_TEXTO DE LEITURA_:
------------------------------------

O sistema carcerário brasileiro é um retrato incontestável do racismo institucional e esmagador do Estado brasileiro. 67% dos presos são negros. Cerca de um terço dos que estão atrás das grades nunca foram julgados, e muitos continuam presos mesmo depois de terem cumprido a pena.

Rafael Braga tornou-se um ícone desse sistema injusto após ser o único entre centenas ou até milhares de presos nas manifestações de junho de 2013 a ter permanecido atrás das grades, enfrentando processo judicial em regime fechado. Além desse escandaloso tratamento diferenciado dado a Rafael, nitidamente por ser ele negro e morador de rua, o mais incrível foi o “crime” cometido por ele: portar um frasco do produto de limpeza Pinho Sol, que, segundo o julgamento proferido pelo juiz Guilherme Schiling, era um “artefato explosivo”. O laudo feito pela polícia no produto, à base de álcool, dizia que ele possuía “mínima aptidão para funcionar como coquetel Molotov.”

Sim, claro: quantos manifestantes já não usaram seus perigosos frascos de produtos de limpeza para agredir a polícia e perturbar a ordem desse justo sistema social? Em um de seus relatos sobre o que ocorreu no dia de sua prisão, Rafael disse: “Os policiais me chamaram (‘vem cá moleque’) e atendi. Começaram a me dar porrada e depois me levaram para a cela da Delegacia da Criança, perto do casarão onde eu deixava as minhas coisas. Me tiraram uma hora e meia depois, mais ou menos, e quando cheguei na 5ª DP, a garrafa de Pinho Sol não tinha mais a cor do produto. Estava com uma cor mais clara e um pedaço de pano na boca da garrafa. Eles forjaram. Não sei por que tiveram o prazer de mentir e fazer isso comigo.”

A condenação de Rafael foi a cinco anos e dez dias em regime fechado. Em outubro de 2014, após mais de um ano encarcerado por essa farsa jurídica e a despeito de mobilizações de organizações de esquerda e de direitos humanos de todos os tipos, foi concedido a ele o regime semiaberto por “bom comportamento”.

------------------------------------

_EXERCÍCIOS PROPOSTOS_:
1. Reproduza o trecho do texto sobre o caso Rafael Braga que começa em "O sistema carcerário" e vai até "cumprido a pena.", incluindo essas palavras finais.
2. De acordo com o texto sobre o caso Rafael Braga, a que pena Rafael foi condenado?
3. Prossiga a redação do texto sobre o caso Rafael Braga, começando logo após a última frase apresentada.

_RECORTE DE DADOS_:

------------------------------------

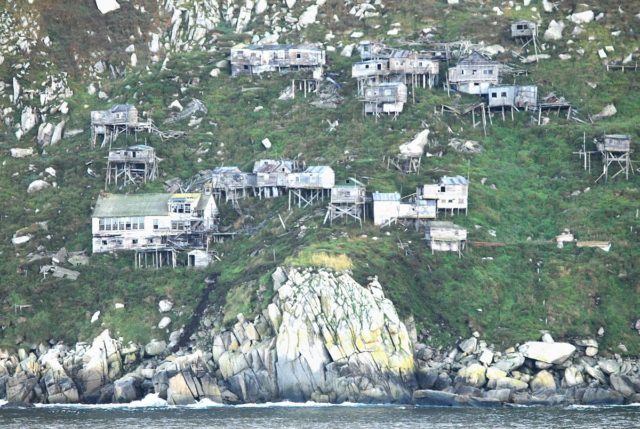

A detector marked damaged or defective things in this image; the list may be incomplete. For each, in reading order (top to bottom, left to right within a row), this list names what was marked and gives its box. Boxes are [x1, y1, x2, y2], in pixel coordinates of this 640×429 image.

broken roof [93, 192, 171, 216]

------------------------------------

_RESPOSTAS POR ITEM_:
1.
O sistema carcerário brasileiro é um retrato incontestável do racismo institucional e esmagador do Estado brasileiro. 67% dos presos são negros. Cerca de um terço dos que estão atrás das grades nunca foram julgados, e muitos continuam presos mesmo depois de terem cumprido a pena.

2. A cinco anos e dez dias em regime fechado.

3.
Logo depois, um novo capítulo da bizarra demonstração de como a justiça funciona: seu advogado postou uma foto de Rafael em frente ao muro da casa de detenção onde cumprta a pena com a seguinte legenda: “Você só olha da esquerda pra direita, o Estado te esmaga de cima para baixo.” Em decorrência disso, a diretora do Instituto Penal condenou Rafael a dez dias na solitária por haver infringido o artigo 59 do regulamento, que diz ser passível de punição “veicular de má-fé, por meio escrito ou oral, crítica infundada à Administração Prisional”.

Mas se você acha que acaba por aí, está enganado: em janeiro desse ano, Rafael foi à padaria. A tornozeleira que monitora todos os seus movimentos o acompanhava. Ele foi, subitamente, detido por dois policiais da UPP da comunidade Vila Cruzeiro, onde mora, e que o acusaram de envolvimento com o tráfico. “Os policiais já chegaram xingando, pondo a mão no peito dele, dizendo que ele era bandido, para ele falar logo que era bandido, e ele dizia que não, que era trabalhador”, conta o advogado Lucas Sada, do Instituto de Defensores de Direitos Humanos (IDDH).

Boletim de Ocorrência feito após nova detenção de Rafael.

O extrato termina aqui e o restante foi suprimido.